Would you quote every entry exactly, dropping only the pictures?

##### DATA SUPPLIED #####

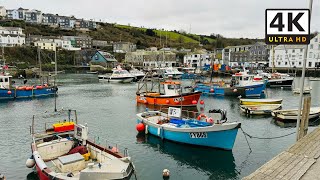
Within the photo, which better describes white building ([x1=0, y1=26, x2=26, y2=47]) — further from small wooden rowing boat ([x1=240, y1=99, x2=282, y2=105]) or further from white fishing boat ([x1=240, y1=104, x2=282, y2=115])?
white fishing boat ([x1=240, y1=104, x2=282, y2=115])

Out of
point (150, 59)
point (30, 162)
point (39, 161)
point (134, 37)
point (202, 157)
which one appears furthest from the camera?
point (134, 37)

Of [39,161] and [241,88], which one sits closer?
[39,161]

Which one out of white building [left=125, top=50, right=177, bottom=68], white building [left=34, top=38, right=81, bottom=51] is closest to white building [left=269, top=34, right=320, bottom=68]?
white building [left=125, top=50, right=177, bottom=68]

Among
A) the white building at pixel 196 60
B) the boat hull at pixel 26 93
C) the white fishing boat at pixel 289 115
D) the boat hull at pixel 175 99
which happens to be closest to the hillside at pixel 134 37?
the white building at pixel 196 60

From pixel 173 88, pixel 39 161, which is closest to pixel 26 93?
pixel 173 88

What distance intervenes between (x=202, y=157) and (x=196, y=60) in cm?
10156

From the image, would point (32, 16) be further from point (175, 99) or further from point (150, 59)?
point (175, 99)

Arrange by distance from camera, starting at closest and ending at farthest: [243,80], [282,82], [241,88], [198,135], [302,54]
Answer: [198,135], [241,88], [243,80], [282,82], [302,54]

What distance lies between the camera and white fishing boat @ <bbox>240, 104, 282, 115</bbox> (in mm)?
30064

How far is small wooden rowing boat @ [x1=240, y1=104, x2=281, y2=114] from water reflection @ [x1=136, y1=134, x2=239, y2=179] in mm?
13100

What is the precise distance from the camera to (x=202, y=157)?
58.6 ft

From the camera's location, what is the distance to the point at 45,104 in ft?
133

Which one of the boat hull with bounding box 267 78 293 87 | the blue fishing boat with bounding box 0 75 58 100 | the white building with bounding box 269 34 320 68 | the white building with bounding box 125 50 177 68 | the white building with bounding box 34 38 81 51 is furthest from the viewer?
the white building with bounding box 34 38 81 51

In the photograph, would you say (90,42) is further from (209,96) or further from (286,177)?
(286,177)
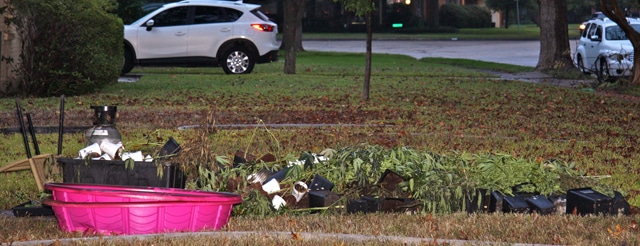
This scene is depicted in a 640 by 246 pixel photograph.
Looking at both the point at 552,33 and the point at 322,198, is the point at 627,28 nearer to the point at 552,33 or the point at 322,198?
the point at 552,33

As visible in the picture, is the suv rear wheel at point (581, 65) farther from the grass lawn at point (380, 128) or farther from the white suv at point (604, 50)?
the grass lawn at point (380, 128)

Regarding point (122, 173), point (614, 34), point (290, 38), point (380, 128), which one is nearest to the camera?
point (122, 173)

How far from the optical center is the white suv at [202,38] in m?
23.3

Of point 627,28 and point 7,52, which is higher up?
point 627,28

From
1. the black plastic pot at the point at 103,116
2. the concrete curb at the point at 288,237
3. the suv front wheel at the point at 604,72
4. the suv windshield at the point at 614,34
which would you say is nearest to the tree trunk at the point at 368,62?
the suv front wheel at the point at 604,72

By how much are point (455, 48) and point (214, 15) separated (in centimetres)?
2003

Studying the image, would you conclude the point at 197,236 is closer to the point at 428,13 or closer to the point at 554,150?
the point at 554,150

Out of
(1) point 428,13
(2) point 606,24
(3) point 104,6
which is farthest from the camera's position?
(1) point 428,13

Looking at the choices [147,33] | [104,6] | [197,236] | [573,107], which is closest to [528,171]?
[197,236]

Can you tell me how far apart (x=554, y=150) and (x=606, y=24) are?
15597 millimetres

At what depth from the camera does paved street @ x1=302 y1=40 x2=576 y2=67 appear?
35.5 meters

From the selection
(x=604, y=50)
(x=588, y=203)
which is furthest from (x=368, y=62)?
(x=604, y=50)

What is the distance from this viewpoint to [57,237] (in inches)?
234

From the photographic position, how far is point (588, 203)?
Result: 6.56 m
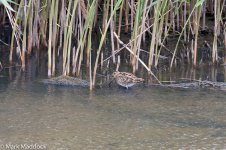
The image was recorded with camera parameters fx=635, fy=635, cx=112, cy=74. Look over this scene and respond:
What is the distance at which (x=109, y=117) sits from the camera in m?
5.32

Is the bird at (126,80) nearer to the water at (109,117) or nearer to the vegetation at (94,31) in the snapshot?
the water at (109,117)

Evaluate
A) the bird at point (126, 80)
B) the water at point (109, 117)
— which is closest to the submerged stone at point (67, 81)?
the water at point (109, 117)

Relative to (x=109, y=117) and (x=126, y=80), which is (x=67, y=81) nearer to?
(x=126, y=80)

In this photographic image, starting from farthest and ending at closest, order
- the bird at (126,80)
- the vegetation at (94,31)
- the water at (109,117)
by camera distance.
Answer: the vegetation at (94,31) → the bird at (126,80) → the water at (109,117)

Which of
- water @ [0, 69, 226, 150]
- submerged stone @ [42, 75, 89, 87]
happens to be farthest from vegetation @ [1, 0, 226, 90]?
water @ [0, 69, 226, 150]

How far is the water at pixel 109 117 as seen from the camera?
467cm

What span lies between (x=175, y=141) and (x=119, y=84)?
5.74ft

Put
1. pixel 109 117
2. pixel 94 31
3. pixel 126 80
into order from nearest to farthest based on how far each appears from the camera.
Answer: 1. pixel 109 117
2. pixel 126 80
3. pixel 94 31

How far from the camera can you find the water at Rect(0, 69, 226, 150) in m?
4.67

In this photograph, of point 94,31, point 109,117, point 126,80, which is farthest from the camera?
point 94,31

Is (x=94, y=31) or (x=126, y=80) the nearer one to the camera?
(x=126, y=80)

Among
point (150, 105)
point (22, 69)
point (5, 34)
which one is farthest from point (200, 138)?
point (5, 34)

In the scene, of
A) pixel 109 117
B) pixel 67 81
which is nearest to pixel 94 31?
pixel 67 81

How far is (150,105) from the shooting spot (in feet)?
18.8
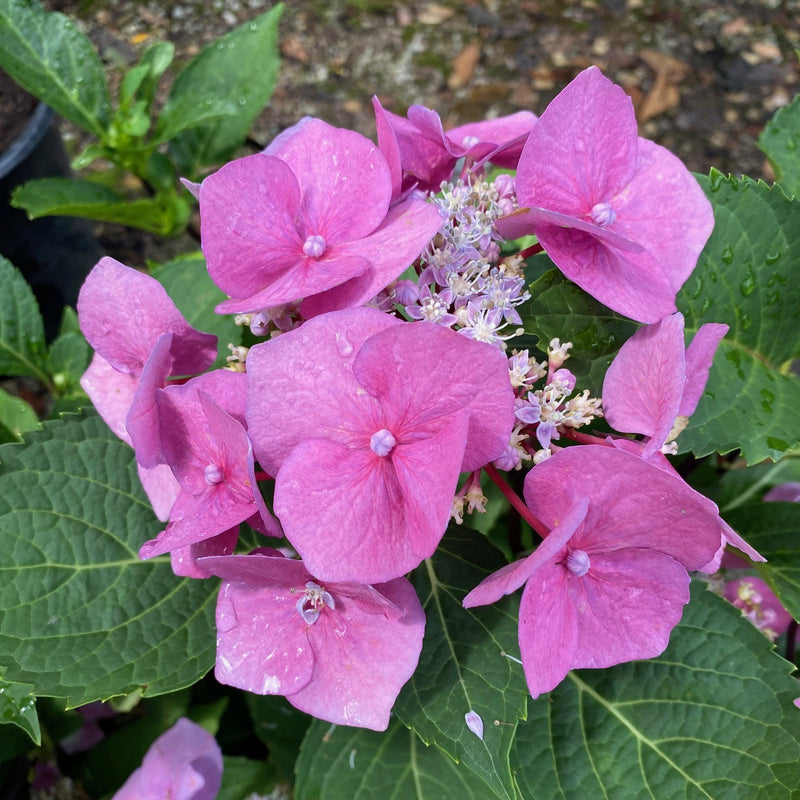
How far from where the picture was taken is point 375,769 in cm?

#####

ANSWER TO THIS EXERCISE:
Within the photo, which better describes white building ([x1=0, y1=26, x2=26, y2=47]) — further from small wooden rowing boat ([x1=240, y1=99, x2=282, y2=105]) or further from white fishing boat ([x1=240, y1=104, x2=282, y2=115])?
white fishing boat ([x1=240, y1=104, x2=282, y2=115])

Out of
point (150, 59)
point (30, 162)
point (39, 161)
point (134, 37)
point (202, 157)
which one appears furthest from the camera?
point (134, 37)

Of [39,161] and [241,88], which one sits closer?
[39,161]

Which one out of white building [left=125, top=50, right=177, bottom=68], white building [left=34, top=38, right=81, bottom=51] is closest to white building [left=269, top=34, right=320, bottom=68]?
white building [left=125, top=50, right=177, bottom=68]

Among
A) the white building at pixel 196 60
B) the boat hull at pixel 26 93
C) the white fishing boat at pixel 289 115
D) the boat hull at pixel 175 99
which happens to be closest to the hillside at pixel 134 37?
the white building at pixel 196 60

From pixel 173 88, pixel 39 161, which is closest to pixel 26 93?
pixel 173 88

What distance intervenes between (x=202, y=157) and (x=196, y=60) in cm?
10156

From the image, would point (32, 16) be further from point (175, 99) or further from point (150, 59)?
point (175, 99)

Arrange by distance from camera, starting at closest and ending at farthest: [243,80], [282,82], [241,88], [198,135], [302,54]
Answer: [198,135], [241,88], [243,80], [282,82], [302,54]

What distance lies between the camera and white fishing boat @ <bbox>240, 104, 282, 115</bbox> (in mm)?
30064

How far is small wooden rowing boat @ [x1=240, y1=104, x2=281, y2=114] from water reflection @ [x1=136, y1=134, x2=239, y2=179] in mm?
13100

What is the precise distance from the camera to (x=202, y=157)?
58.6 ft

From the camera's location, what is the distance to the point at 45,104 in ft?
133

Which one of the boat hull with bounding box 267 78 293 87 | the blue fishing boat with bounding box 0 75 58 100 | the white building with bounding box 269 34 320 68 | the white building with bounding box 125 50 177 68 | the white building with bounding box 34 38 81 51 is furthest from the viewer?
the white building with bounding box 34 38 81 51

In the photograph, would you say (90,42) is further from (209,96) or further from (286,177)?
(286,177)
This scene is depicted in a 640 by 246 pixel photograph.
Looking at both the point at 552,33 and the point at 322,198, is the point at 627,28 nearer to the point at 552,33 or the point at 322,198?
the point at 552,33

As visible in the picture, is the suv rear wheel at point (581, 65) farther from the grass lawn at point (380, 128) or farther from the white suv at point (604, 50)?
the grass lawn at point (380, 128)

Regarding point (122, 173), point (614, 34), point (290, 38), point (380, 128), which one is nearest to the camera?
point (122, 173)

How far from the optical center is the white suv at [202,38] in m?
23.3

Of point 627,28 and point 7,52, which is higher up?
point 627,28

From
1. the black plastic pot at the point at 103,116
2. the concrete curb at the point at 288,237
3. the suv front wheel at the point at 604,72
4. the suv windshield at the point at 614,34
which would you say is nearest to the tree trunk at the point at 368,62?
the suv front wheel at the point at 604,72

By how much are point (455, 48) and point (214, 15) separated (in centimetres)?
2003

Studying the image, would you conclude the point at 197,236 is closer to the point at 428,13 or closer to the point at 554,150?
the point at 554,150

Out of
(1) point 428,13
(2) point 606,24
(3) point 104,6
which is farthest from the camera's position?
(1) point 428,13

Looking at the choices [147,33] | [104,6] | [197,236] | [573,107], which is closest to [528,171]?
[197,236]

Can you tell me how far apart (x=554, y=150) and (x=606, y=24) are?
15597 millimetres

At what depth from the camera does paved street @ x1=302 y1=40 x2=576 y2=67 appear?
35.5 meters

From the selection
(x=604, y=50)
(x=588, y=203)
which is furthest from (x=368, y=62)?
(x=604, y=50)

What is the distance from this viewpoint to [57,237] (in inches)?
234

From the photographic position, how far is point (588, 203)?
Result: 6.56 m
The image was recorded with camera parameters fx=635, fy=635, cx=112, cy=74. Look over this scene and respond:
What is the distance at which (x=109, y=117) sits from the camera in m?
5.32

Is the bird at (126,80) nearer to the water at (109,117) or nearer to the vegetation at (94,31) in the snapshot?
the water at (109,117)

Evaluate
A) the bird at point (126, 80)
B) the water at point (109, 117)
— which is closest to the submerged stone at point (67, 81)?
the water at point (109, 117)

Relative to (x=109, y=117) and (x=126, y=80), which is (x=67, y=81) nearer to?
(x=126, y=80)

In this photographic image, starting from farthest and ending at closest, order
- the bird at (126,80)
- the vegetation at (94,31)
- the water at (109,117)
by camera distance.
Answer: the vegetation at (94,31) → the bird at (126,80) → the water at (109,117)

Which of
- water @ [0, 69, 226, 150]
- submerged stone @ [42, 75, 89, 87]
happens to be farthest from vegetation @ [1, 0, 226, 90]?
water @ [0, 69, 226, 150]

How far is the water at pixel 109 117 as seen from the camera?
467cm

What span lies between (x=175, y=141) and (x=119, y=84)?
5.74ft

Put
1. pixel 109 117
2. pixel 94 31
3. pixel 126 80
into order from nearest to farthest based on how far each appears from the camera.
Answer: 1. pixel 109 117
2. pixel 126 80
3. pixel 94 31

How far from the camera can you find the water at Rect(0, 69, 226, 150) in m?
4.67

In this photograph, of point 94,31, point 109,117, point 126,80, which is farthest from the camera?
point 94,31

Is (x=94, y=31) or (x=126, y=80) the nearer one to the camera?
(x=126, y=80)

Among
point (150, 105)
point (22, 69)
point (5, 34)
which one is farthest from point (200, 138)?
point (5, 34)

In the scene, of
A) pixel 109 117
B) pixel 67 81
which is nearest to pixel 94 31?
pixel 67 81

How far is (150,105) from the shooting spot (in feet)?
18.8
How far from where the picture was taken is point 375,769 in cm?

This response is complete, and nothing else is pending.